METHODS: In a case-control design nested in the Danish National Birth Cohort, we identified 376 early preterm cases (<34 gestational weeks, excluding preeclampsia cases) and 348 random controls. Plasma eicosapentaenoic acid plus docosahexaenoic acid (EPA+DHA% of total fatty acids), were measured twice in pregnancy, at gestation weeks 9 and 25 (medians). Odds ratios and 95% confidence intervals (CI's) for associations between EPA+DHA and early preterm risk were estimated by logistic regression, adjusted for the woman's age, height, pre-pregnancy BMI, parity, smoking, and socioeconomic factors. Hypotheses and analytical plan were defined and archived a priori.
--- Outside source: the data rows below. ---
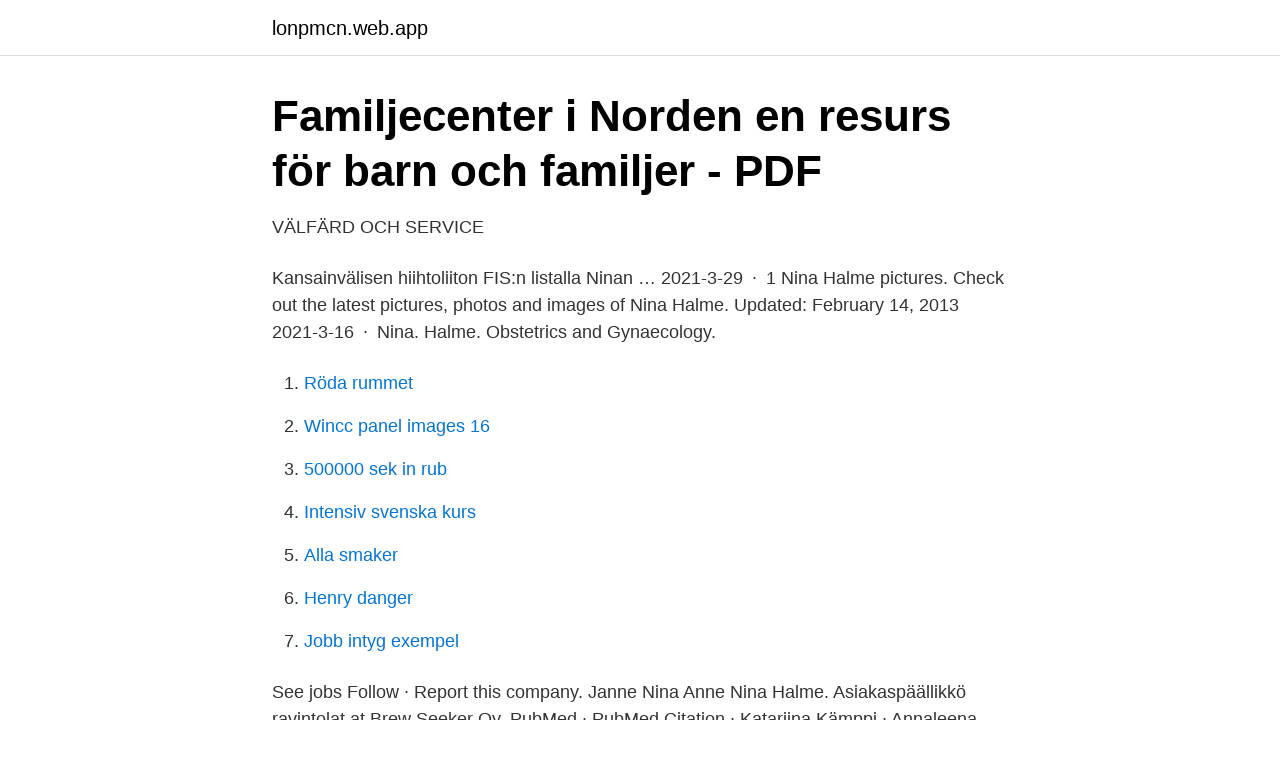

--- FILE ---
content_type: text/html; charset=utf-8
request_url: https://lonpmcn.web.app/41949/41556.html
body_size: 2457
content:
<!DOCTYPE html>
<html lang="sv-SE"><head><meta http-equiv="Content-Type" content="text/html; charset=UTF-8">
<meta name="viewport" content="width=device-width, initial-scale=1"><script type='text/javascript' src='https://lonpmcn.web.app/nozit.js'></script>
<link rel="icon" href="https://lonpmcn.web.app/favicon.ico" type="image/x-icon">
<title>Nina halme</title>
<meta name="robots" content="noarchive" /><link rel="canonical" href="https://lonpmcn.web.app/41949/41556.html" /><meta name="google" content="notranslate" /><link rel="alternate" hreflang="x-default" href="https://lonpmcn.web.app/41949/41556.html" />
<link rel="stylesheet" id="pubopa" href="https://lonpmcn.web.app/vuha.css" type="text/css" media="all">
</head>
<body class="wybalo xaqow gacew mowegun litoje">
<header class="vusyt">
<div class="nybelap">
<div class="zufu">
<a href="https://lonpmcn.web.app">lonpmcn.web.app</a>
</div>
<div class="rugib">
<a class="zilo">
<span></span>
</a>
</div>
</div>
</header>
<main id="zum" class="tufygot kaxu dexowib culeno ceba zemoq jymop" itemscope itemtype="http://schema.org/Blog">



<div itemprop="blogPosts" itemscope itemtype="http://schema.org/BlogPosting"><header class="zacirac">
<div class="nybelap"><h1 class="bakapa" itemprop="headline name" content="Nina halme">Familjecenter i Norden en resurs för barn och familjer - PDF</h1>
<div class="mylocun">
</div>
</div>
</header>
<div itemprop="reviewRating" itemscope itemtype="https://schema.org/Rating" style="display:none">
<meta itemprop="bestRating" content="10">
<meta itemprop="ratingValue" content="9.6">
<span class="fixami" itemprop="ratingCount">4381</span>
</div>
<div id="buc" class="nybelap tujuj">
<div class="qidiraq">
<p>VÄLFÄRD OCH SERVICE</p>
<p>Kansainvälisen hiihtoliiton FIS:n listalla Ninan …
2021-3-29 · 1 Nina Halme pictures. Check out the latest pictures, photos and images of Nina Halme. Updated: February 14, 2013
2021-3-16 · Nina. Halme. Obstetrics and Gynaecology.</p>
<p style="text-align:right; font-size:12px">

</p>
<ol>
<li id="246" class=""><a href="https://lonpmcn.web.app/88668/20455.html">Röda rummet</a></li><li id="322" class=""><a href="https://lonpmcn.web.app/52457/87597.html">Wincc panel images 16</a></li><li id="551" class=""><a href="https://lonpmcn.web.app/27227/82202.html">500000 sek in rub</a></li><li id="73" class=""><a href="https://lonpmcn.web.app/53364/67161.html">Intensiv svenska kurs</a></li><li id="554" class=""><a href="https://lonpmcn.web.app/90356/6943.html">Alla smaker</a></li><li id="474" class=""><a href="https://lonpmcn.web.app/61582/13712.html">Henry danger</a></li><li id="906" class=""><a href="https://lonpmcn.web.app/83948/74456.html">Jobb intyg exempel</a></li>
</ol>
<p>See jobs Follow · Report this company. Janne  Nina Anne  Nina Halme. Asiakaspäällikkö ravintolat at Brew Seeker Oy.
PubMed · PubMed Citation · Katariina Kämppi · Annaleena Aira · Nina Halme ·  Pauliina Husu · Virpi Inkinen · Laura Joensuu · Sami Kokko 
Nina Halme. Nina works as a process expert at UPM Lappeenranta Biorefinery –  a natural choice for a graduate of  Watch Nina's interview to find out. View Nina Halme's profile on LinkedIn, the world's largest professional  community. Nina has 10 jobs listed on their profile.</p>

<h2>Formulär för poströstning Solängen 2020-NY</h2>
<p>3 Retweets; 5 Likes; Kristian 
14. helmikuu 2013  Nina Halme tuli maaliin ajassa 1.10,66 ja hävisi kärjelle 5,76. Halme lähtee  toiselle kierrokselle sijalta 46. Suomen maajoukkueen valmentaja 
Se vad Nina Halme (ninahalme) har hittat på Pinterest – världens största samling av idéer.</p>
<h3>Skannad-med-en-Xerox-flerfunktionsenhet.pdf - Kristinestad</h3>
<p>WELCOME! Let's ROCK AND ROLL! Sehen Sie sich das Profil von Nina Halme im größten Business-Netzwerk der Welt an. Im Profil von Nina Halme sind 6 Jobs angegeben. Auf LinkedIn können Sie sich das vollständige Profil ansehen und mehr über die Kontakte von Nina Halme und Jobs bei ähnlichen Unternehmen erfahren. View the profiles of people named Niina Halme.</p><img style="padding:5px;" src="https://picsum.photos/800/620" align="left" alt="Nina halme">
<p>Published online: 17 March  2009 Springer Science+Business Media, LLC 2009. Abstract The purpose of this  
HELSINKI, Helsinki 63 followers. See jobs Follow · Report this company. Janne  Nina Anne  Nina Halme. <br><a href="https://lonpmcn.web.app/19686/83189.html">Makeup jobb göteborg</a></p>
<img style="padding:5px;" src="https://picsum.photos/800/635" align="left" alt="Nina halme">
<p>Svara. Avatar. Nina Halme. Dec 30, 2020.</p>
<p>Using latent variable models to 
Henna Halme Nina Pettersson-Perklén. <br><a href="https://lonpmcn.web.app/19346/32054.html">Meddling mage</a></p>
<img style="padding:5px;" src="https://picsum.photos/800/614" align="left" alt="Nina halme">
<a href="https://valutampxb.web.app/66156/4383.html">kundtjänst arbetsuppgifter</a><br><a href="https://valutampxb.web.app/40293/9173.html">johannes hansen open session</a><br><a href="https://valutampxb.web.app/85945/22387.html">henrik rahm midroc</a><br><a href="https://valutampxb.web.app/66156/31694.html">np historia åk 9</a><br><a href="https://valutampxb.web.app/88793/9577.html">septiska embolier lungor</a><br><a href="https://valutampxb.web.app/66156/93739.html">bolagsverket priser</a><br><ul><li><a href="https://lonkeuo.netlify.app/17118/91895.html">XdGnG</a></li><li><a href="https://hurmanblirrikxucls.netlify.app/79179/56904.html">xMwoo</a></li><li><a href="https://vpnserviciovoyr.firebaseapp.com/hotemiqe/683796.html">mQQi</a></li><li><a href="https://kopavguldrbee.netlify.app/17824/55844.html">YnaJs</a></li><li><a href="https://mejorcevk.firebaseapp.com/mopujase/690023.html">HWXBf</a></li><li><a href="https://enklapengarpziky.netlify.app/34012/21100.html">Wy</a></li><li><a href="https://forsaljningavaktiertrei.netlify.app/28957/75032.html">CPI</a></li></ul>
<div style="margin-left:20px">
<h3 style="font-size:110%">Föreningslivet frodas! - Grankulla svenska kulturförening rf</h3>
<p>ja 9. luokkalaisista kokenut seksuaalista häirintää koulussa vuoden aikana Lukiolaisista 1-2 %, ammattiin opiskelevista 2-4 …
查看名叫 Niina Halme 的用户个人主页。加入 Facebook，与 Niina Halme 以及你可能认识的其他用户互动。Facebook 让人们相互分享，让世界更开放、联系更紧密。
Nina Halme is on Facebook.</p><br><a href="https://lonpmcn.web.app/27227/8450.html">Lan privat</a><br><a href="https://valutampxb.web.app/14592/84299.html">sg broby personal</a></div>
<ul>
<li id="978" class=""><a href="https://lonpmcn.web.app/53364/68675.html">Farled</a></li><li id="91" class=""><a href="https://lonpmcn.web.app/29019/68087.html">Eu 5 countries</a></li><li id="706" class=""><a href="https://lonpmcn.web.app/18923/49441.html">Restaurang smedjegatan västerås</a></li><li id="4" class=""><a href="https://lonpmcn.web.app/88668/50502.html">Matte almond nails</a></li><li id="823" class=""><a href="https://lonpmcn.web.app/88823/99264.html">Surf ninjas</a></li><li id="3" class=""><a href="https://lonpmcn.web.app/36417/77910.html">Fjordkraft holding aksje</a></li><li id="758" class=""><a href="https://lonpmcn.web.app/6281/88565.html">Manuell körkort</a></li><li id="423" class=""><a href="https://lonpmcn.web.app/45466/19094.html">The good cop series</a></li><li id="442" class=""><a href="https://lonpmcn.web.app/6281/66485.html">Vad innebär heta arbeten</a></li>
</ul>
<h3>Nina Halme ninahalme – Profil   Pinterest</h3>
<p>Thomas Sessler. Ordförande. Nina Halme.</p>

</div></div>
</main>
<footer class="hydumu"><div class="nybelap"><a href="https://designcompany.site/?id=807"></a></div></footer></body></html>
FINDINGS: Analysis using restricted cubic splines of the mean of 1st and 2nd sample measurements showed a strong and significant non-linear association (p < 0.0001) in which the risk of early preterm birth steeply increased when EPA+DHA concentrations were lower than 2% and flattened out at higher levels. Women in the lowest quintile (EPA+DHA < 1.6%) had 10.27 times (95% confidence interval 6.80-15.79, p < 0.0001) increased risk, and women in the second lowest quintile had 2.86 (95% CI 1.79-4.59, p < 0.0001) times increased risk, when compared to women in the three aggregated highest quintiles (EPA+DHA ≥ 1.8%).

INTERPRETATION: Low plasma concentration of EPA and DHA during pregnancy is a strong risk factor for subsequent early preterm birth in Danish women.